Last modified: Nov 10, 2024 By Alexander Williams

Python Guide: Filter CSV Rows Efficiently with Code Examples

Working with CSV files often requires filtering data based on specific conditions. Python offers multiple approaches to filter CSV rows efficiently, whether you're using the built-in csv module or more advanced libraries.
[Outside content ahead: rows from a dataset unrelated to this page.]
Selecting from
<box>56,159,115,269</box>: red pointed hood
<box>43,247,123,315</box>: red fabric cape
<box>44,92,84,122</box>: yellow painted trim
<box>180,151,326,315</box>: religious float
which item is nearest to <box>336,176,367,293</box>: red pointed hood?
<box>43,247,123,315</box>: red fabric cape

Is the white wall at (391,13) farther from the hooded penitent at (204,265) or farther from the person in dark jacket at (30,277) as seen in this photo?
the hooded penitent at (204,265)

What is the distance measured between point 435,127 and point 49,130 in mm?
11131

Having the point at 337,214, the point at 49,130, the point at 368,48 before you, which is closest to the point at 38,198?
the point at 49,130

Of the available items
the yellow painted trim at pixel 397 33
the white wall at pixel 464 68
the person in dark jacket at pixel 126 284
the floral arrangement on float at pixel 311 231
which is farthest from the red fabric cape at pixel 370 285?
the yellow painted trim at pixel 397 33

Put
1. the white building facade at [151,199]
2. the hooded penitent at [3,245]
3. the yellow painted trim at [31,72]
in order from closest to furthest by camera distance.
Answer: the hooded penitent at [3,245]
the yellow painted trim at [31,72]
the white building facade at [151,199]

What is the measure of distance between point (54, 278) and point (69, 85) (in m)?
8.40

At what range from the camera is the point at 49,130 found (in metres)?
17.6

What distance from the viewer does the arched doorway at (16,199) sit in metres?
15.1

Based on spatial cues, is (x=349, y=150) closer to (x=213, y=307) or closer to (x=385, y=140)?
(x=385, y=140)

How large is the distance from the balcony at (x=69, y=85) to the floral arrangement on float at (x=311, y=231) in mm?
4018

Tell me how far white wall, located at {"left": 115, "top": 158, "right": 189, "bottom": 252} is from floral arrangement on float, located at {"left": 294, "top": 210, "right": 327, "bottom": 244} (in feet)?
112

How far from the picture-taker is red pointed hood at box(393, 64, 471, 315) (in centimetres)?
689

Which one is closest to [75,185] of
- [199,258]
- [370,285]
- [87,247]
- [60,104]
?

Using the CSV Module for Basic Filtering

Let's start with the basic approach using Python's built-in csv module. For more details about CSV handling basics, check out our guide on Python CSV File Handling.


import csv

with open('data.csv', 'r') as file:
    reader = csv.reader(file)
    header = next(reader)  # Skip header row
    filtered_data = [row for row in reader if int(row[1]) > 25]  # Filter ages > 25

print("Filtered Data:")
for row in filtered_data:
    print(row)

Using DictReader for More Readable Filtering

The DictReader makes filtering more intuitive by using column names. Learn more about its advantages in our article about CSV Reader vs DictReader.


import csv

with open('data.csv', 'r') as file:
    reader = csv.DictReader(file)
    filtered_data = [row for row in reader if row['city'] == 'New York']

print("Filtered Data:")
for row in filtered_data:
    print(row)

Using Pandas for Advanced Filtering

For complex filtering operations, pandas provides a more powerful approach. It's especially useful when dealing with large datasets or multiple filtering conditions.


import pandas as pd

# Read CSV file
df = pd.read_csv('data.csv')

# Apply multiple filters
filtered_df = df[(df['age'] > 25) & (df['salary'] >= 50000)]
print(filtered_df)

Saving Filtered Results

After filtering, you might want to save the results to a new CSV file. This process is straightforward, and you can learn more about it in our guide about appending data to CSV files.


# Using CSV module
with open('filtered_data.csv', 'w', newline='') as file:
    writer = csv.writer(file)
    writer.writerow(header)
    writer.writerows(filtered_data)

# Using Pandas
filtered_df.to_csv('filtered_data.csv', index=False)

Handling Large CSV Files

When working with large CSV files, memory management becomes crucial. For handling large files, check out our article on handling large CSV fields.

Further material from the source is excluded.